Avant même la formation de ce gouvernement, le président nigérian a enclenché le processus de lutte contre la corruption et de réduction des dépenses et pertes de l’État. L’instauration du compte unique du Trésor (CST) est l’un des changements les plus manifestes de son début de mandat. Dans ce nouveau système, tous les revenus du gouvernement (revenus et paiements) sont versés sur un seul compte domicilié à la Banque centrale nigériane, ce qui devrait rendre plus difficiles les détournements de fonds publics. Le service fiscal (Federal Inland Revenue Service) a également mis en œuvre un programme de sensibilisation et de persuasion des Nigérians à propos du paiement des taxes. Grâce à cette réforme, le gouvernement nigérian devrait réaliser une augmentation significative des recettes issues de la taxe sur la valeur ajoutée ou TVA.

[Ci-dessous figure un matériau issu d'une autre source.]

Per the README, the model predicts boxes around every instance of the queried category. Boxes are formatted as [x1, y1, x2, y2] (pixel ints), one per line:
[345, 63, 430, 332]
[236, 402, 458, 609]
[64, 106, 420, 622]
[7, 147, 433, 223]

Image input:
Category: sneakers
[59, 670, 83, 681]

Les attentes des Nigérians sont grandes par rapport à ce gouvernement, tant dans le domaine économique que sécuritaire. Au plan économique, il est urgent de réformer le secteur pétrolier qui souffre d’une mauvaise gestion depuis des décennies. Ce secteur a été contrôlé par un groupe de personnes qui avait l’exclusivité de sa commercialisation et les bénéfices de son exploitation. Il est en effet absurde que le Nigéria, premier exportateur de pétrole du continent africain, importe du pétrole raffiné pour satisfaire la demande locale. Il est également nécessaire de poursuivre la diversification de l’économie pour réduire la dépendance extrême des finances publiques de la rente pétrolière, actuellement affectée par la baisse mondiale des prix du baril. Au plan sécuritaire, une autre priorité, la plus urgente sans doute, est la lutte contre le groupe Boko Haram qui se fait maintenant appeler « Etat Islamique en Afrique de l’Ouest ».

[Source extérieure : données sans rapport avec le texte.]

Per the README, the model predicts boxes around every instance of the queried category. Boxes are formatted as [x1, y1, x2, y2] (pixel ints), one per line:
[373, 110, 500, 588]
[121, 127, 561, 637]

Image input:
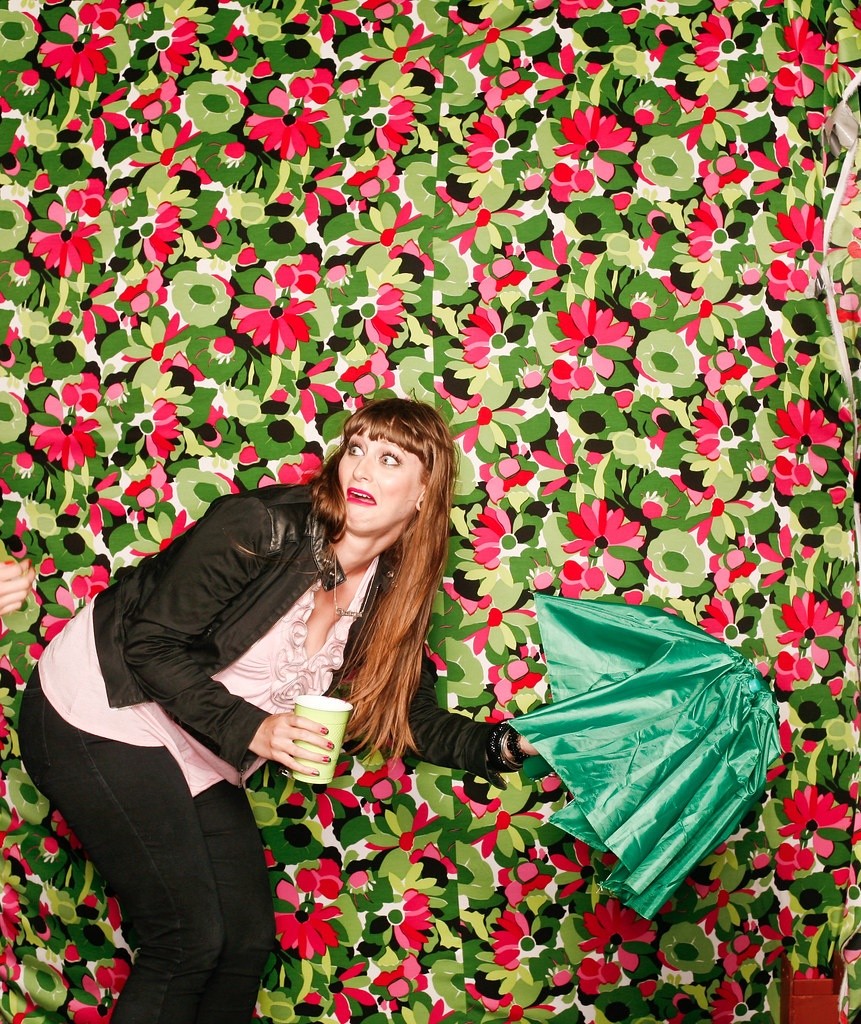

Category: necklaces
[332, 551, 377, 618]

Certains des nouveaux ministres sont très controversés et leur nomination a fait couler beaucoup d’encre. Amina Mohamed, ministre de l’Environnement, a été choisie pour représenter l’Etat de Kaduna alors qu’en réalité, elle est originaire de l’Etat de Gombe ; ce qui a suscité la colère des habitants de Kaduna. Kemi Adeosun aussi a eu droit à quelques critiques acerbes de détracteurs qui lui ont reproché d’être trop jeune et pas assez expérimentée pour gérer les finances de la première économie de l’Afrique. Le Président Buhari a précisé qu’il a nommé des technocrates pour que le travail soit bien fait, mais beaucoup lui reprochent d’avoir nommé des alliés politiques comme Rotimi Amaechi (ancien gouverneur de l’Etat de Rivers) et Babatunde Fashola (ancien gouverneur de l’Etat de Lagos) qui sont tous les deux des pivots de l’APC, parti au pouvoir.

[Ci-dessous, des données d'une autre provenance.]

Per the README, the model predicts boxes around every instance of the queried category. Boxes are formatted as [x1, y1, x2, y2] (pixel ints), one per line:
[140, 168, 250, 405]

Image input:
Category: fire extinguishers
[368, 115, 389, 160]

Malgré les critiques et controverses, il ne faudrait pas perdre de vue le plus important : les performances de la nouvelle équipe gouvernementale. Celle-ci enverra un signal fort à toute l’Afrique de l’Ouest si elle réussit à réduire significativement la corruption systémique, à relancer l’économie en particulier dans les Etats restés à l’écart du dynamisme de ces dernières années, et à mettre un terme à la grave insécurité liée aux attaques terroristes de Boko Haram.
Composition du gouvernement et courtes biographies des ministres
Le gouvernement de Buhari est composé de 23 ministres et 13 ministres délégués. Outre ses fonctions de chef de l’État, le président s’est également octroyé le portefeuille du ministère en charge des ressources pétrolières pour tenter de mettre fin à la corruption multiforme et aux nombreux dysfonctionnements qui caractérisent ce secteur stratégique pour l’économie du pays.